Segment Open
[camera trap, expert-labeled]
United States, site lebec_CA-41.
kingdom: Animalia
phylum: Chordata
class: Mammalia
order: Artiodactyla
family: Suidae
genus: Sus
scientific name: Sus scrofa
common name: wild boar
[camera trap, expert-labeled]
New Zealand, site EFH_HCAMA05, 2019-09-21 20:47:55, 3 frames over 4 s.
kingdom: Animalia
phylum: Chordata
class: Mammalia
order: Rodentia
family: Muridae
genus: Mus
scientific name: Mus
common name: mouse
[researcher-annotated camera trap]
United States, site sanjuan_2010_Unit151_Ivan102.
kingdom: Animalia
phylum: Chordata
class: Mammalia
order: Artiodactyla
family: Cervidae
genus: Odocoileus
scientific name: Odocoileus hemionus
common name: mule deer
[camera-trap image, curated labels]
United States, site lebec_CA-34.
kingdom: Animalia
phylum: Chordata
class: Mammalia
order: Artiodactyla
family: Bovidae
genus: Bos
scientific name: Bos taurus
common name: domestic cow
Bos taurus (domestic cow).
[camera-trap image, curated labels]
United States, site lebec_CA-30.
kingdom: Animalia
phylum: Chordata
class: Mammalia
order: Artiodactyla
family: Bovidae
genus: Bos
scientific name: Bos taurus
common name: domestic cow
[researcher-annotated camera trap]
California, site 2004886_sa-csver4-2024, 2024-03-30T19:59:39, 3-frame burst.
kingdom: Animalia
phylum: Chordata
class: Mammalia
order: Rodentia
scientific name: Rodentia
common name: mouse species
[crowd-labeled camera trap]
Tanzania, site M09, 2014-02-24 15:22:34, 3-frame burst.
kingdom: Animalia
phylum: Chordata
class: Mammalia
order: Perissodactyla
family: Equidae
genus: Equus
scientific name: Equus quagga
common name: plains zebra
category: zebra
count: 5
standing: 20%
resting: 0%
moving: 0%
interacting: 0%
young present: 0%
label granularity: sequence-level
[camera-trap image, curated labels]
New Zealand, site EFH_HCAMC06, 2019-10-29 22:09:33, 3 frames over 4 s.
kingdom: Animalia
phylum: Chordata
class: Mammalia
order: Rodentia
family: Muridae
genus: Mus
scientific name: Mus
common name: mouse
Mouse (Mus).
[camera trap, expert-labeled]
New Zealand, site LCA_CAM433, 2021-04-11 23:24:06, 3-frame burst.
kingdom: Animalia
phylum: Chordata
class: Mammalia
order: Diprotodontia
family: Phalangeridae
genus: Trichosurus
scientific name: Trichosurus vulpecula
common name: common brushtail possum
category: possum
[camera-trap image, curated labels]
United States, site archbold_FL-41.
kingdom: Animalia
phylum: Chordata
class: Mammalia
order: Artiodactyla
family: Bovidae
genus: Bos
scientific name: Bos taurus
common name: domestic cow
Segment Closed
> [Exercise] Send back the complete listing, identical to the original in every line.

> [Solution to the exercise]
[camera trap, expert-labeled]
United States, site lebec_CA-41.
kingdom: Animalia
phylum: Chordata
class: Mammalia
order: Artiodactyla
family: Suidae
genus: Sus
scientific name: Sus scrofa
common name: wild boar
[camera trap, expert-labeled]
New Zealand, site EFH_HCAMA05, 2019-09-21 20:47:55, 3 frames over 4 s.
kingdom: Animalia
phylum: Chordata
class: Mammalia
order: Rodentia
family: Muridae
genus: Mus
scientific name: Mus
common name: mouse
[researcher-annotated camera trap]
United States, site sanjuan_2010_Unit151_Ivan102.
kingdom: Animalia
phylum: Chordata
class: Mammalia
order: Artiodactyla
family: Cervidae
genus: Odocoileus
scientific name: Odocoileus hemionus
common name: mule deer
[camera-trap image, curated labels]
United States, site lebec_CA-34.
kingdom: Animalia
phylum: Chordata
class: Mammalia
order: Artiodactyla
family: Bovidae
genus: Bos
scientific name: Bos taurus
common name: domestic cow
Bos taurus (domestic cow).
[camera-trap image, curated labels]
United States, site lebec_CA-30.
kingdom: Animalia
phylum: Chordata
class: Mammalia
order: Artiodactyla
family: Bovidae
genus: Bos
scientific name: Bos taurus
common name: domestic cow
[researcher-annotated camera trap]
California, site 2004886_sa-csver4-2024, 2024-03-30T19:59:39, 3-frame burst.
kingdom: Animalia
phylum: Chordata
class: Mammalia
order: Rodentia
scientific name: Rodentia
common name: mouse species
[crowd-labeled camera trap]
Tanzania, site M09, 2014-02-24 15:22:34, 3-frame burst.
kingdom: Animalia
phylum: Chordata
class: Mammalia
order: Perissodactyla
family: Equidae
genus: Equus
scientific name: Equus quagga
common name: plains zebra
category: zebra
count: 5
standing: 20%
resting: 0%
moving: 0%
interacting: 0%
young present: 0%
label granularity: sequence-level
[camera-trap image, curated labels]
New Zealand, site EFH_HCAMC06, 2019-10-29 22:09:33, 3 frames over 4 s.
kingdom: Animalia
phylum: Chordata
class: Mammalia
order: Rodentia
family: Muridae
genus: Mus
scientific name: Mus
common name: mouse
Mouse (Mus).
[camera trap, expert-labeled]
New Zealand, site LCA_CAM433, 2021-04-11 23:24:06, 3-frame burst.
kingdom: Animalia
phylum: Chordata
class: Mammalia
order: Diprotodontia
family: Phalangeridae
genus: Trichosurus
scientific name: Trichosurus vulpecula
common name: common brushtail possum
category: possum
[camera-trap image, curated labels]
United States, site archbold_FL-41.
kingdom: Animalia
phylum: Chordata
class: Mammalia
order: Artiodactyla
family: Bovidae
genus: Bos
scientific name: Bos taurus
common name: domestic cow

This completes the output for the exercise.